2007-04-12

solitary_summer: (Default)
2007-04-12 08:54 pm

(no subject)

I rarely have nightmares (that I remember); what I usually have are anxiety dreams and the kind of dreams that, when snatches of them come back to me under the shower I realise should have been nightmares, but never really felt frightening at the time. Tonight I actually managed to scream myself awake, or at least I dreamt I was screaming when I woke up. It's hard to articulate or convey what was so frightening, perhaps the part that it was so normal and realistic? As far as I remember, which is very little except the waking up part, I was at home, sleeping, and a woman was bending over me. I can't remember if she even did anything that was particularly threatening or looked that way. After that I slept with the light on, badly, and woke up before the alarm went off, despite having only gone to sleep at 2 am. Made it through work surprisingly well, but was yawning and unfocused during Spanish class, and having missed the lesson before the Easter holidays due to nin-nostalgia and doing all the catching-up on Wednesday, when I'd had three weeks for it didn't help either.

::smacks lazy self::


Lots of strange, very vivid dreams lately.

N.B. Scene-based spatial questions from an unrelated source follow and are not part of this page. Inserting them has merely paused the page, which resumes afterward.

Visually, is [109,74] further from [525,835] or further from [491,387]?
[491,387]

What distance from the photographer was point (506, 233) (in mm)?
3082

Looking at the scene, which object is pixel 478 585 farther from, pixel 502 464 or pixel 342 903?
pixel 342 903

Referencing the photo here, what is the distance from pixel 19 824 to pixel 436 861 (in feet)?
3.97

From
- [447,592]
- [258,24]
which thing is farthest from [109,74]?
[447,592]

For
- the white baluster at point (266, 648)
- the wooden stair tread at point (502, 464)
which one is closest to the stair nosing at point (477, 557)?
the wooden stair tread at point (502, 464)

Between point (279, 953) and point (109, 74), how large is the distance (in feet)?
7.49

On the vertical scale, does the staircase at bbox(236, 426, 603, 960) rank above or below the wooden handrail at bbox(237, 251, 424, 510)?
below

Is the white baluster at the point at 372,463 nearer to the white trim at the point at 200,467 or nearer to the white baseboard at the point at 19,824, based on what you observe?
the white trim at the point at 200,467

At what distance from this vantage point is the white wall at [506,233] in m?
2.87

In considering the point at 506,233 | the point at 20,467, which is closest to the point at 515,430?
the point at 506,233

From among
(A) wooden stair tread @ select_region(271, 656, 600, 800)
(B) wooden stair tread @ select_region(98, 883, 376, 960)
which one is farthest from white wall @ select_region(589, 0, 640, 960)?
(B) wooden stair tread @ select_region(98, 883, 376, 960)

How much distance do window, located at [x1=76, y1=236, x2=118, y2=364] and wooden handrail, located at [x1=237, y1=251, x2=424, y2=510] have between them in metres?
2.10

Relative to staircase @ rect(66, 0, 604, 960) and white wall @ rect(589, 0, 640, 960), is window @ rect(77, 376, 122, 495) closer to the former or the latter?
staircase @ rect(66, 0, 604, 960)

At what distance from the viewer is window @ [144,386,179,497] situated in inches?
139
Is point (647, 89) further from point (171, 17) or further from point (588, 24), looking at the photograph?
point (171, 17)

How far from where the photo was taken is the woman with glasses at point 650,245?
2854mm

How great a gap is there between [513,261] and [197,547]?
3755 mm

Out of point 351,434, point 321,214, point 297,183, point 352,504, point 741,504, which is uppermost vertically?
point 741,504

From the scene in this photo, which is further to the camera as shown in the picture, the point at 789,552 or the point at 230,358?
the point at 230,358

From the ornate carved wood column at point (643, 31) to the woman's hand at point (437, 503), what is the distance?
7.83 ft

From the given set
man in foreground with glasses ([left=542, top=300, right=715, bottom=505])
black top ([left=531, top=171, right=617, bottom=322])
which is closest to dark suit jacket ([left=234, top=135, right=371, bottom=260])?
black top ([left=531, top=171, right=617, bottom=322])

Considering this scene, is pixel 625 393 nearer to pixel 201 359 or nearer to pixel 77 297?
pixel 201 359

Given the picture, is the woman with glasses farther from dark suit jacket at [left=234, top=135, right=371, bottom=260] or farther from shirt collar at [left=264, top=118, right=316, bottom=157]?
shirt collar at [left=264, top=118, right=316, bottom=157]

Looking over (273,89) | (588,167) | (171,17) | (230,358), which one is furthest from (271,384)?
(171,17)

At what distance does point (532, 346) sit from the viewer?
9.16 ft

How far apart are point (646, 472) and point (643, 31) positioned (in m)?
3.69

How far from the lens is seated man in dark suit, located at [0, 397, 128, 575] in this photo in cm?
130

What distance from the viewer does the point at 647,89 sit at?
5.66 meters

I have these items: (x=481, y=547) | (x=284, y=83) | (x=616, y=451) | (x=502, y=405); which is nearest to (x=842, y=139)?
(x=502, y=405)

Also, three months to make it out of the post-Christmas winter depression. Three months. That's a quarter of a year feeling less than myself; more, if you add December where I generally don't have the time to feel much of anything, except exhausted. Starting to see the therapist (and I still kind of resent even typing this, avoiding the phrase 'my therapist' like the plague; hate how it makes me feel damaged and needy and dependent, even when a more rational part of my brain argues it should not. It's a step towards getting a grip on my life and if anything I should feel proud to have taken it. And, god. Now I'm starting to sound like a self-help book.) probably helped things along, too, not to mention spring and sunshine... But yes, definitely feeling better, more balanced and positive, even more open and communicative recently.


Something I realised during/after the last therapy hour is that I can ride out my emotional ups and downs - or, going back a few years, could really, really wallow in the downs, having effectively lost sight of anything else; insofar the riding out and knowing that things will eventually change is already an improvement - but I can't do things X or Y 'to cheer myself up'. [Consumerism? All the stuff (not that much, because I've learned that lesson a while back) that I've never worn, never used, never watched, never looked at again are the things I bought when I was feeling unhappy or unbalanced.] There has to be a spark already somewhere within me, at least a slight need to make me want to do something, plan something, listen to music, read a book, watch a dvd, go out. Look at the world in a certain way. Without that, it always leads to even more frustration - I can force myself to go through with things out of a sense of duty/obligation (as in, you can't sit at home all the time), but it doesn't result in happiness or enjoyment. And I can't consciously create that spark. The only thing I can think of is trying to create a personality, a more positive environment where that spark is more likely to appear/burn a little brighter?


It's a strange thing to realise, because I used to think of myself as a very rational person.